Most privacy lawsuits were brought against the media, and most did not involve publications that were especially "private." A number of privacy suits involved pictures of a person taken on the street and published without consent. In these cases, the law of privacy had little to do with "privacy." No exposure of private life had occurred. "Privacy" was about shielding people from publicity they found unfavorable, misrepresentative, or annoying -- that clashed with how they wanted to be known to others.
In Jones v. Herald Post (1929), Lillian Jones witnessed her husband assaulted and stabbed to death on the street, and she tried to fight back against the attackers. She sued for invasion of privacy when the Louisville Herald Post published her picture with a truthful account of her heroic efforts. She said that the publication was offensive to her.

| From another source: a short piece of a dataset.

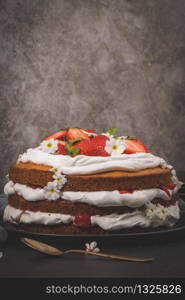 Strawberry cake, strawberry sponge cake with fresh strawberries and sour cream on a dark kitchen countertop.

As I argue in Laws of Image: Privacy and Publicity in America, it's only in a culture where people feel possessive and protective of their images that such representations, even if objectively benign, will be experienced as significant harms. Only in a culture that has invested great importance in images, that has freighted personal images with emotional and psychological weight, will the law recognize these kinds of harms and take them seriously. The law tracked American culture's focus on images; in recognizing these privacy claims as worthy of judicial attention, and monetary judgments in some cases, courts validated the "image-conscious sensibility" and the modern image-conscious self.